Bringing Generative AI to the masses with ExecuTorch and KleidiAI

August 13, 2025

5 minute read time.

This blog post was written by Gian Marco Iodice (GenAI Engineering Lead, Arm), Mary Bennion (Director of Ecosystem, Arm), and Digant Desai (Software Engineer, Meta).

Key takeaways

• ExecuTorch 0.7 now enables KleidiAI by default, delivering automatic acceleration on Arm CPUs with zero integration effort.
• GenAI is now performant on millions of existing devices—including 3–5 year old smartphones and Raspberry Pi 5—thanks to Arm CPU features like SDOT and I8MM.
• On-device use cases like private voice assistants, message summarization, and local code/gen AI copilots are now possible—without the cloud, and without the battery drain.

With Arm’s recent SME2 announcement, the role of Arm KleidiAI is increasingly clear as Arm’s AI accelerator layer powering the next wave of AI. By embedding into widely-used Edge AI frameworks like XNNPack, MediaPipe, MNN, ONNX Runtime, and even llama.cpp, KleidiAI has delivered substantial performance improvements with no code changes required by developers.
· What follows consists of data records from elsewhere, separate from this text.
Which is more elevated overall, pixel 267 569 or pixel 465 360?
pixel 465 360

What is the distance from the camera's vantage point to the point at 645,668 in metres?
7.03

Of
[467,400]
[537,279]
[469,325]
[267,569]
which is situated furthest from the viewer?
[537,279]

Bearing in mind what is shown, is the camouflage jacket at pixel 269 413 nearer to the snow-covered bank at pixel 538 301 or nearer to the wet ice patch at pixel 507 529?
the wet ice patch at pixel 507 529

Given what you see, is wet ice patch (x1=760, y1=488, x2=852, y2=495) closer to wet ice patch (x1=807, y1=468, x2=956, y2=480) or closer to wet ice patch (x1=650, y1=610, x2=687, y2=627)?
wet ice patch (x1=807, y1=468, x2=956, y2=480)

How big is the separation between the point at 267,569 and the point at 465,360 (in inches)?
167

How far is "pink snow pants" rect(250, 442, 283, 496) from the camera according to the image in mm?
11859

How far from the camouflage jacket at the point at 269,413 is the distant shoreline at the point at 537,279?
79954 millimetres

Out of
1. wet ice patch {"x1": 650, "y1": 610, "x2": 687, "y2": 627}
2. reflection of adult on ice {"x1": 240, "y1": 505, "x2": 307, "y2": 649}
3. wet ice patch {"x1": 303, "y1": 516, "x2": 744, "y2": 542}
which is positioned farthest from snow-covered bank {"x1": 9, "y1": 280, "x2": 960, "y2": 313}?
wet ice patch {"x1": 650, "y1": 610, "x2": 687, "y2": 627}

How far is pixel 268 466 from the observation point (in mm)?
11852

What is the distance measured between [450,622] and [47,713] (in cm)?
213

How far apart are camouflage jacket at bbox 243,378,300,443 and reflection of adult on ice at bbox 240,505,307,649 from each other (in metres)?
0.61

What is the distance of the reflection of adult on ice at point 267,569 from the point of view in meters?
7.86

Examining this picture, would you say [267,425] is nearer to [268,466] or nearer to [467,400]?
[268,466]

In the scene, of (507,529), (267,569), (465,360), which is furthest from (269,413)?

That foundation leads directly to the upcoming ExecuTorch 0.7 beta, where KleidiAI will be enabled by default—bringing automatic acceleration to devices built on the latest Arm CPU architecture, as well as a vast base of existing phones built on earlier generations.
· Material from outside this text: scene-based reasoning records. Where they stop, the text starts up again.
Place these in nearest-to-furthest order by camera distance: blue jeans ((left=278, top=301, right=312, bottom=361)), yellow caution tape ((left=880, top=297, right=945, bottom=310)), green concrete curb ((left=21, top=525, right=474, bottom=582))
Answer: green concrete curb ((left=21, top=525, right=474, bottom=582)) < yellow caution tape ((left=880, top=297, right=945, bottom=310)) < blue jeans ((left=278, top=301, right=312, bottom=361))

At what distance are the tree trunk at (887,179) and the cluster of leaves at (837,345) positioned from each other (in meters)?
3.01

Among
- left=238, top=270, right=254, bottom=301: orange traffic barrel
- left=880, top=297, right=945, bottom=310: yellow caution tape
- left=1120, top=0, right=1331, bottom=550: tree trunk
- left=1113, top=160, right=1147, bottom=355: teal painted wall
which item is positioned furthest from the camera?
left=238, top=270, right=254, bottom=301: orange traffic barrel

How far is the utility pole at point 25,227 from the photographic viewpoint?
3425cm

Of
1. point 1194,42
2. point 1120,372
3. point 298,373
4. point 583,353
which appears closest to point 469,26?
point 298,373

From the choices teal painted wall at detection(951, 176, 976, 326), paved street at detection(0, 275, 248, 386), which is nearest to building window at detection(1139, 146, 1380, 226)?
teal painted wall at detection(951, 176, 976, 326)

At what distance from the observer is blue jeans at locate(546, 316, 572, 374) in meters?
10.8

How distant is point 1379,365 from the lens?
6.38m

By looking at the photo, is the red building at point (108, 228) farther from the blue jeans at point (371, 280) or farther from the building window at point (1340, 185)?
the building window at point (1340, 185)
Android and cross-platform developers—whether first- or third-party—gain instant access to KleidiAI AI performance optimizations via ExecuTorch and XNNPack. The result? Faster model startups, lower latency, leaner memory footprints—and no integration hurdles. What previously required custom tuning is now turn-key performance, ready out of the box. This efficiency unlocks new possibilities—not just for the latest high-end devices, but for a much broader range of hardware.
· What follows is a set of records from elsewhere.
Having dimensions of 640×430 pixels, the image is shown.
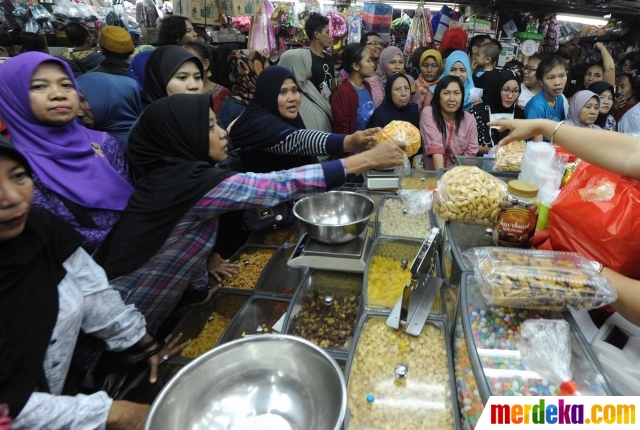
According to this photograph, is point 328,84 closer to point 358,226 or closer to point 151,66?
point 151,66

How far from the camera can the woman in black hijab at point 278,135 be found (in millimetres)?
2396

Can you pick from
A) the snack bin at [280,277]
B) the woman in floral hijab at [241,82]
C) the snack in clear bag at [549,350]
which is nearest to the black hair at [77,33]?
the woman in floral hijab at [241,82]

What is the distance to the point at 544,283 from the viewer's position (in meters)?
0.98

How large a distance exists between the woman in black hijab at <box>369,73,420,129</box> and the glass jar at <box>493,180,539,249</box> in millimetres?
2514

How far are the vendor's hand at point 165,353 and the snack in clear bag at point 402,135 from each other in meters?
1.67

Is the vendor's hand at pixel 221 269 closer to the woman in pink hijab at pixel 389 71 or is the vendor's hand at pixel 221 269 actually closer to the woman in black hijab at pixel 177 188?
the woman in black hijab at pixel 177 188

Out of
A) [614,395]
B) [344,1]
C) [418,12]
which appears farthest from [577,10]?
[614,395]

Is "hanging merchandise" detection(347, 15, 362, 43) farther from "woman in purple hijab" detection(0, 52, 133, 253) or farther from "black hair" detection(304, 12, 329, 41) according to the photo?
"woman in purple hijab" detection(0, 52, 133, 253)

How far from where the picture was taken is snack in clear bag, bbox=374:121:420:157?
94.8 inches

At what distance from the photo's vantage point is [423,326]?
1341mm

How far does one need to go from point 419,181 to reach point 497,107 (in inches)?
94.8

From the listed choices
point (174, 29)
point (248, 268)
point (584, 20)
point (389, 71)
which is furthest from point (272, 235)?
point (584, 20)

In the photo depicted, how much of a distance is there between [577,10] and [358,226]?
795cm

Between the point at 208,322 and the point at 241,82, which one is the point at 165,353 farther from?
the point at 241,82
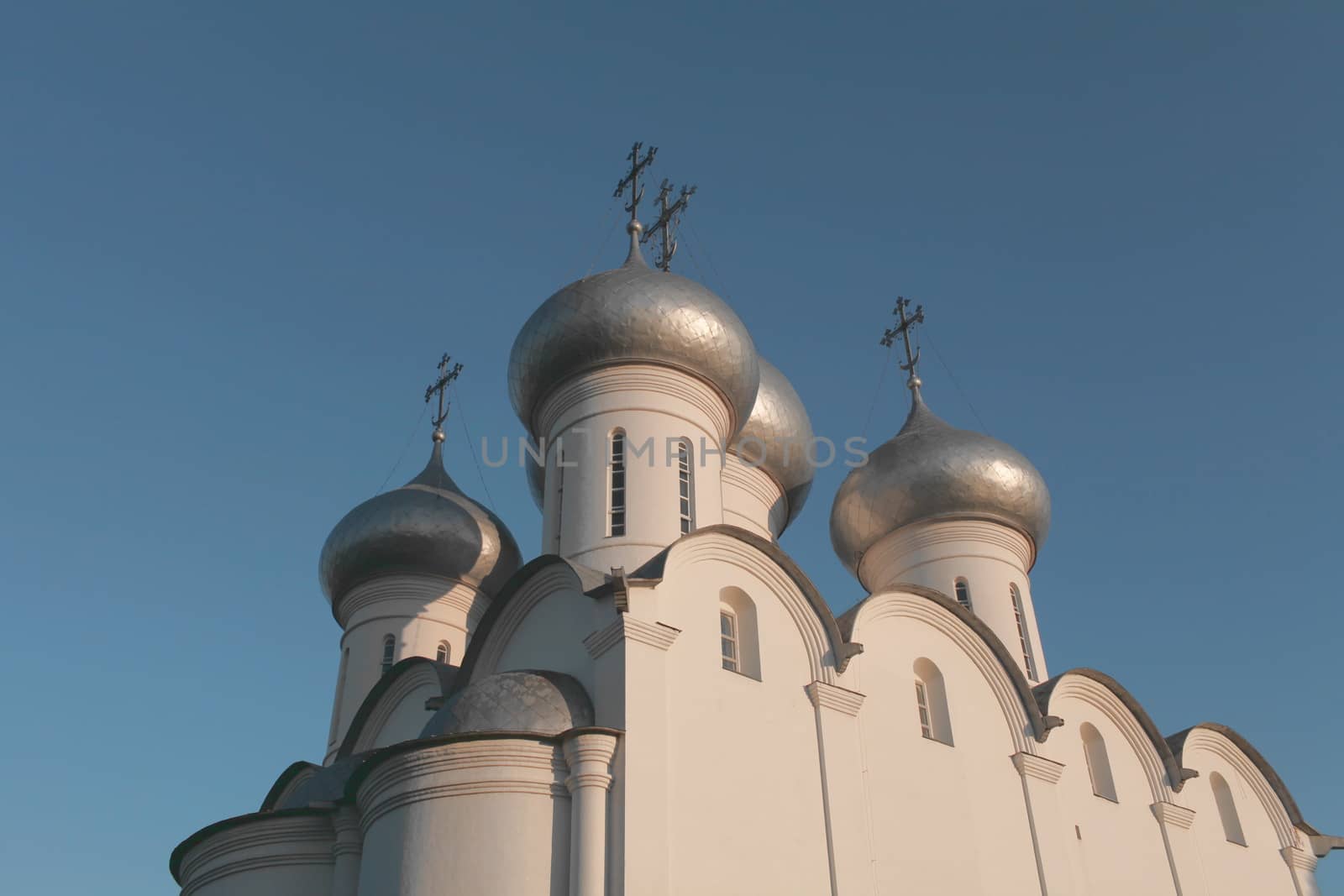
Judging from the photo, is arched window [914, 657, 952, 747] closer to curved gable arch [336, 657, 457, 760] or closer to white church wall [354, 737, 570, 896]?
white church wall [354, 737, 570, 896]

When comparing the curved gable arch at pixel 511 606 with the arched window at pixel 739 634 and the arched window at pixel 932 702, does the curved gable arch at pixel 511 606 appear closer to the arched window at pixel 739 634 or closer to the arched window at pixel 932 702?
the arched window at pixel 739 634

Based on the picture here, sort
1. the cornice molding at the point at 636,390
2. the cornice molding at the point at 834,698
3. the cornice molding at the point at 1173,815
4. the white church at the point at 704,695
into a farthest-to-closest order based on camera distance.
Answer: the cornice molding at the point at 1173,815 < the cornice molding at the point at 636,390 < the cornice molding at the point at 834,698 < the white church at the point at 704,695

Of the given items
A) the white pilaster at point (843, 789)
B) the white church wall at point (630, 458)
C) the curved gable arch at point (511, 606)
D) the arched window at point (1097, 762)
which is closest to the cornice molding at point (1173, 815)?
the arched window at point (1097, 762)

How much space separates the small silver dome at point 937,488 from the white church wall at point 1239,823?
2.90 metres

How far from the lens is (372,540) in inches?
533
When we consider running Generative AI (GenAI) on mobile devices, it is easy to envision the latest flagship smartphones equipped with powerful CPUs, GPUs, and NPUs. But what if we told you that GenAI experiences—like running large language models (LLMs)—can also be brought to devices that are 3, 4, or even 5 years old? Or even to the Raspberry Pi 5?

Well, this is no longer just a vision, but a practical reality. Thanks to the Arm SDOT CPU feature, which has been available in Arm CPUs since 2015.

What is SDOT?

The SDOT (Signed Dot Product) instruction, introduced in the Armv8.2 architecture and later CPUs, enables efficient dot product operations on vectors of 8-bit signed integers. The following image illustrates the behavior of one such SDOT instruction available on Arm CPUs:

Shows the behavior of one such SDOT instruction available on Arm CPUs

As shown above, the instruction produces four 32-bit integer outputs, each resulting from the dot product of corresponding groups of four int8 elements from the left-hand side (LHS) and right-hand side (RHS) vector registers.

This instruction can be utilized to accelerate matrix multiplication routines—the core computational workload behind every LLM—when using Int8 or lower-bit precision formats, such as Int4. These operations typically involve numerous dot products between individual rows of the left-hand side matrix and corresponding columns of the right-hand side matrix.

The SDOT instruction is already widely supported across a diverse range of devices, opening the door for GenAI use cases to reach a significantly larger smartphone audience. As of today, Arm CPUs in approximately 3 billion Arm-based devices include this capability—enabling powerful on-device GenAI experiences for the majority of users. In fact, 72% of all devices now support this instruction.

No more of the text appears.